I tried to get the big bearing off this way but I started feeling like something was going to break by the amount of force I was using so time for another approach.


I was quite scared of this but I pushed the shaft out of the gear, took around 10 metric tons until it started moving with a big bang, always terrifies me.
More worried about getting it back into place though.


Behind the gear I found a clip!
After removing this, I could somewhat easily press the bearings off the shaft, the opposite way of what I tried before.


It's quite a big wall preventing the bearings from going the other way, didn't realize this with the bearings in place.


This is the side where I removed the 3 first bearings. You can clearly see the non-concentric part here that I suspect pumps up the pressure to lower the saw. Need to verify when I reassemble.


So after a lot of work I have a bunch of nice parts that need some grease and hopefully less messy reassembly.


----------



## hman

It's them thar !!_(&^^#)&^!! hidden fasteners that'll get you every time!


----------



## MrCrankyface

Yes! Incredibly frustrating when you can't figure it out.  

I was just going to quickly reassemble the shaft, but I should've known better.
After pressing on the last bearing, I tried to give it a spin ... It felt like the balls were hexagon shaped..
I spent probably 75 minutes trying to get the bearing off, getting angrier and taking worse and worse decisions before finally giving up.
As you can see I did damage the shaft a bit in my frustration, sad but it happens.

Coming back a few days later with a calmer head I broke the ballcages inside the bearing, moved all balls to one side and took the outer ring off.
This let me get some good measurements on the inner race.


Again, I was going to "quickly" mount the 4 jaw on the lathe to make a bearing puller. Brand new asian chuck, apparently the factory hadn't even properly tapped the treads in it so I had to start with modifying brand new parts. 
I guess you get what you pay for, but still.


Starting off with a piece of scrap, regular hotrolled.


Gave it a facing pass and drilled a large hole before I started boring out to final size, leaving a small flange that would grip tightly onto the bearings inner race.
Before I cut them apart I drilled all the way through so I could thread it for M8, after cutting it apart I then drilled out one half to 8.5mm.
Two M8 bolts then clamp this onto the bearing race.


After spending like 3 hours on trying to get this bearing off, the success felt really good...
Again, everything is easier if you're calm and methodical about it, still trying to teach myself this... 


With a new bearing pushed on, a bit more gently this time, it was time to assemble the rest.
Explanation of the bearings .. The two big bearings on the left mount against the big hinge casting so the entire shaft can spin.
The thinner bearing and the smallest bearing lets the steel socket rotate around the shaft itself.
Between the thin and small bearing you have a wider roller bearing which is mounted on the non-concentric part of the shaft.

^^^^^^^^

Parts of the exercise |
• 1. Rewrite the part of the forum thread starting at "Yes! Incredibly frustrating" and ending at "but it happens.", substituting "axle" for "shaft".
• 2. List every length of time mentioned in the forum thread.
• 3. In the forum thread, what did the writer find behind the gear?
Answer using only the forum thread.

Stored data |
^^^^^^^^

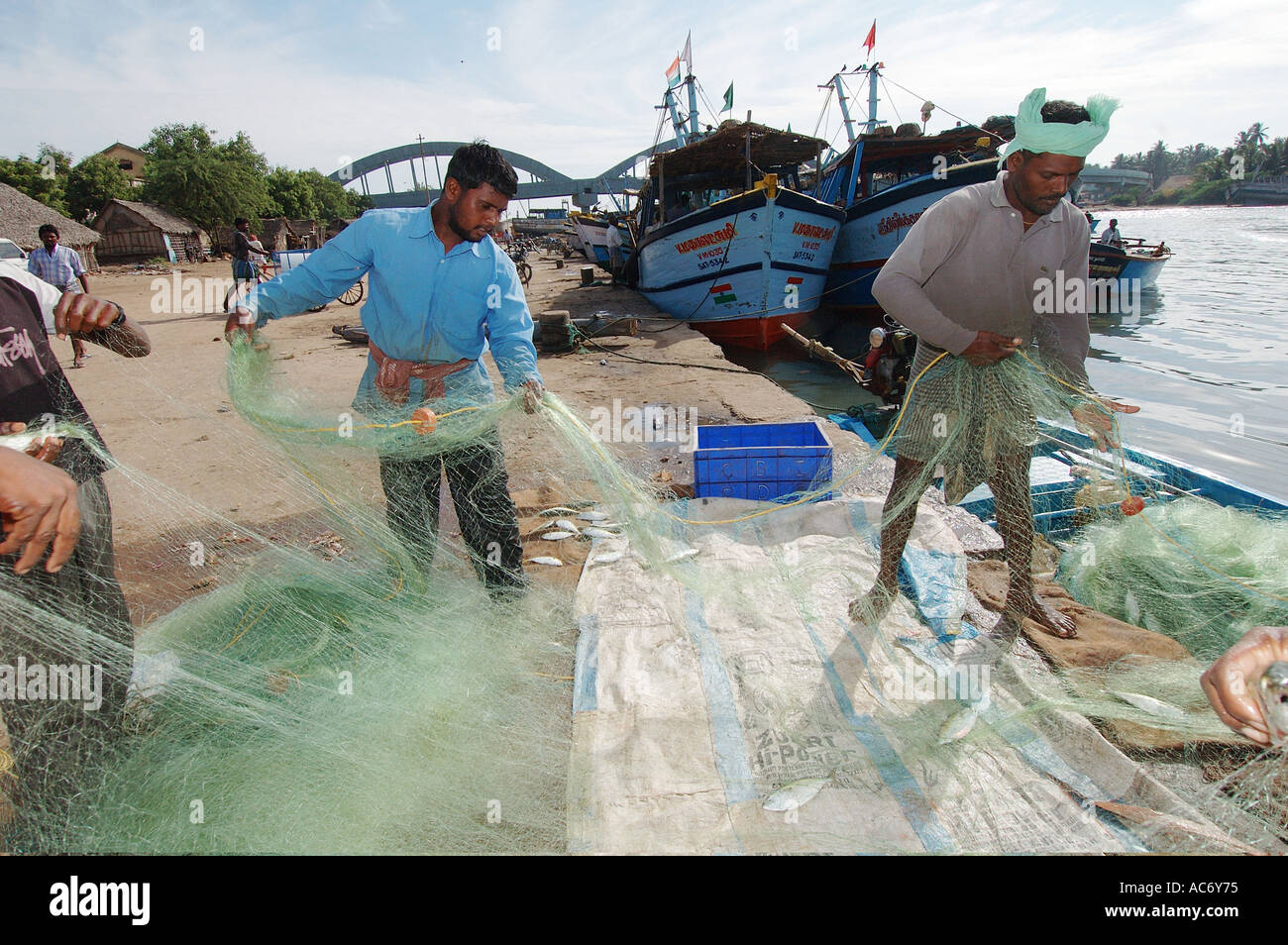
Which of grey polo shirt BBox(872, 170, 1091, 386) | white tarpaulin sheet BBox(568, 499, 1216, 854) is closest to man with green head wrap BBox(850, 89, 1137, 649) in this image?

^^^^^^^^

Solutions in order |
• 1.
Yes! Incredibly frustrating when you can't figure it out.  

I was just going to quickly reassemble the axle, but I should've known better.
After pressing on the last bearing, I tried to give it a spin ... It felt like the balls were hexagon shaped..
I spent probably 75 minutes trying to get the bearing off, getting angrier and taking worse and worse decisions before finally giving up.
As you can see I did damage the axle a bit in my frustration, sad but it happens.

• 2. 75 minutes, a few days, 3 hours

• 3. A clip.